Secure Event Reporting Protocol for Sense-Response Applications

Sense-response applications are widely being used for safeguarding critical infrastructure. In such applications, the sensor nodes detect and report events of interest to the base-station which promptly responds with a physical response. A concern that arises immediately is regarding the ability of the sensor nodes to encounter malicious entities that benefit from any form of damage to the critical infrastructure. Due to the lack of physical security and tamper resistant hardware around the sensor nodes, adversaries can easily compromise them, recover their embedded cryptographic material, and subsequently make them pose as authorized nodes in the network. Such compromised nodes can now launch an attack on the network to either suppress the reporting of genuine events or inject false events to the base-station, thereby rendering the entire system useless. We describe a Secure Event Reporting Protocol (SERP) for sense-response applications which ensures the generation and delivery of valid event reports in the presence of internal attacks launched by compromised nodes within the network.
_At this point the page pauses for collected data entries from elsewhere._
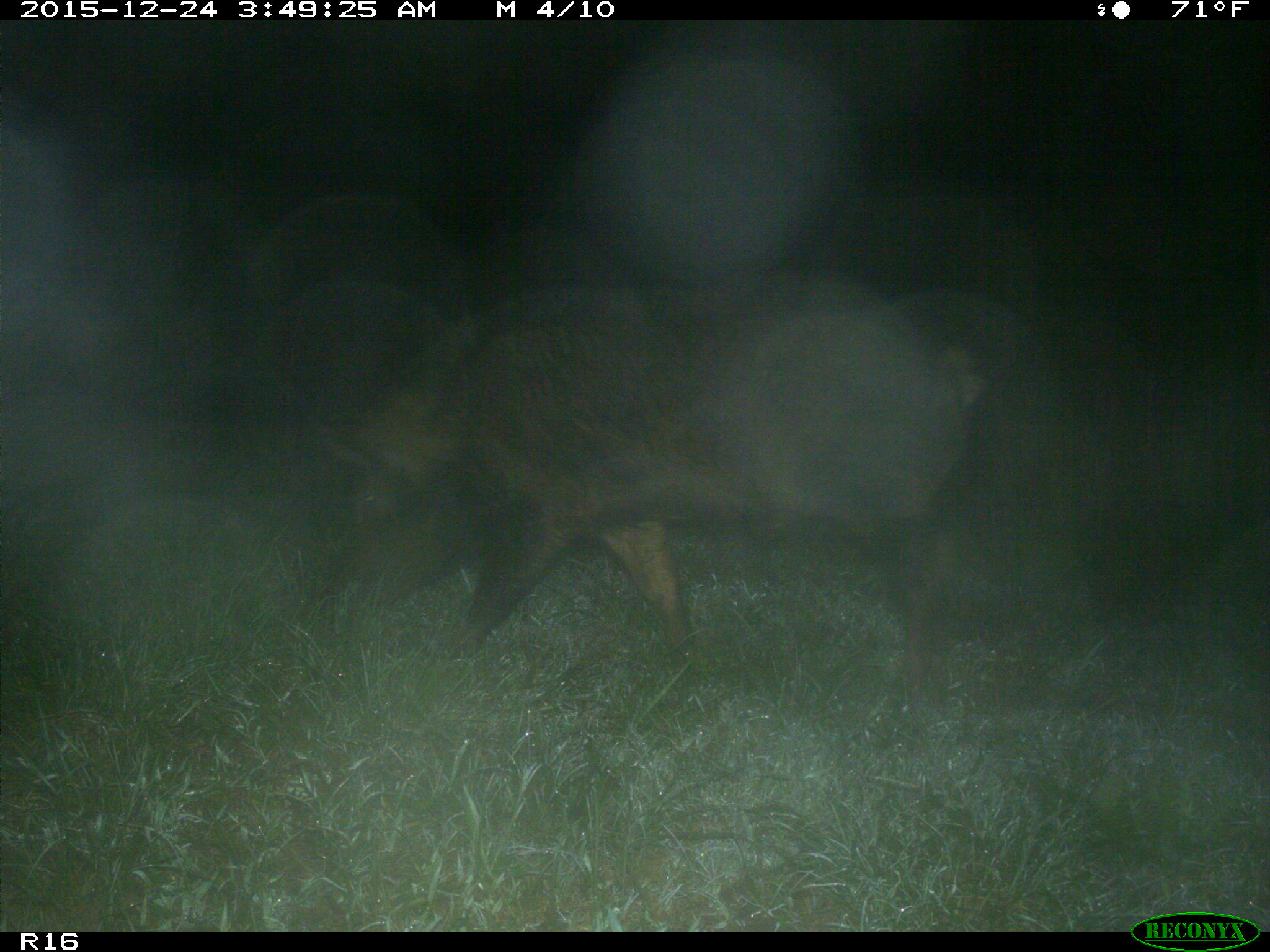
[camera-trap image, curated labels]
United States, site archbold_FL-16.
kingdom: Animalia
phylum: Chordata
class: Mammalia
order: Artiodactyla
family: Suidae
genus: Sus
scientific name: Sus scrofa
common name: wild boar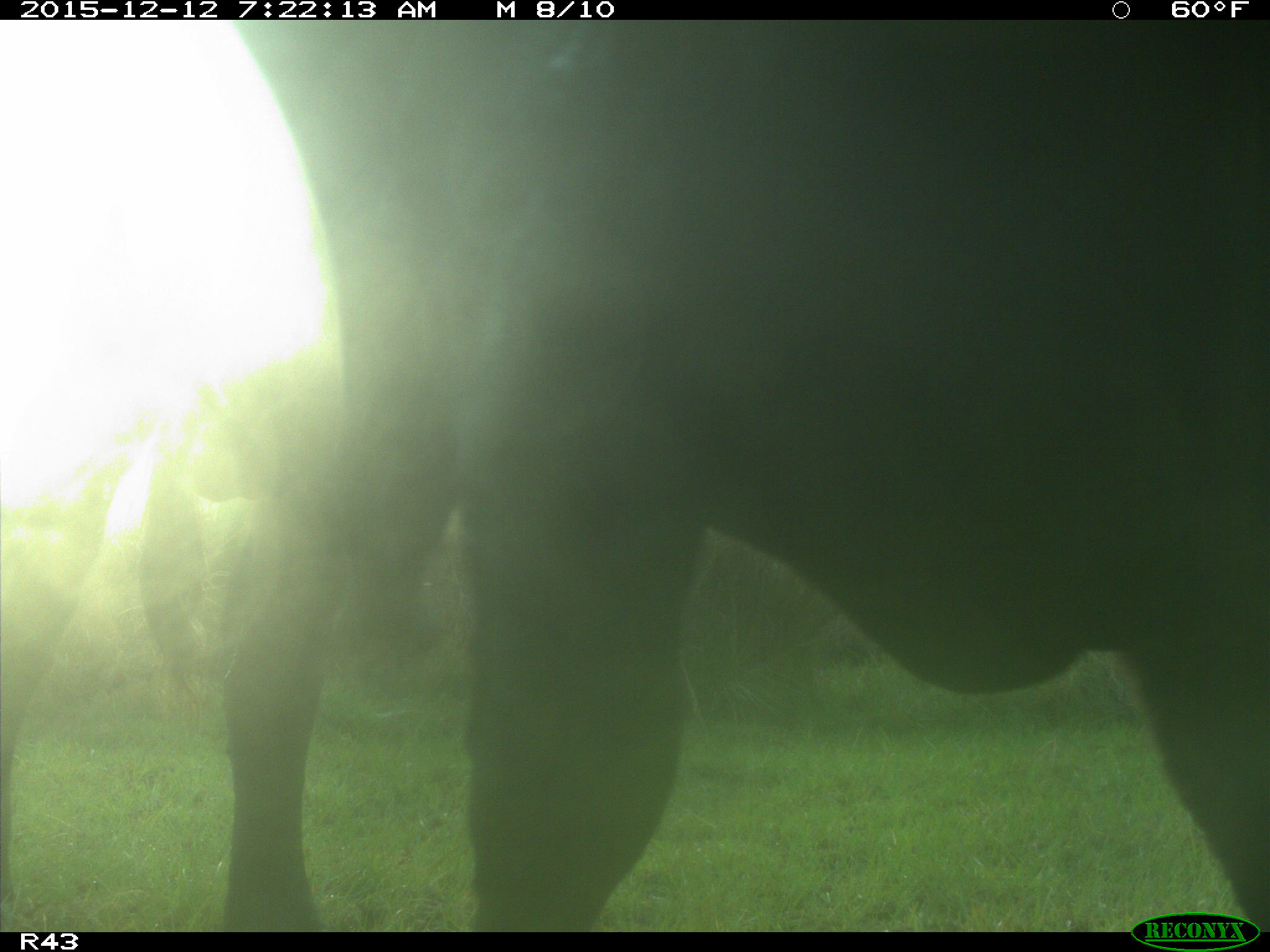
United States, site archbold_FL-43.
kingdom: Animalia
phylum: Chordata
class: Mammalia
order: Artiodactyla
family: Bovidae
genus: Bos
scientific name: Bos taurus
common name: domestic cow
SERP exploits the redundancy and the mutual oversight within a group of nodes triggered by an event to generate an event report which is authenticated by a subset of these nodes. The protocol depends upon the presence of pairwise cryptographic keys between two nodes detecting a common event. We also propose a scalable post deployment mechanism for establishing these keys in the network. Our scheme exploits the Physical Attributes of the sensor nodes for Key Establishment and is referred to as PAKE. We have developed a prototype implementation of SERP and PAKE mechanisms for Mica2 motes and conducted several experiments to evaluate the overall system resiliency to attacks by internally compromised nodes. The obtained results show that SERP generates event report securely and efficiently.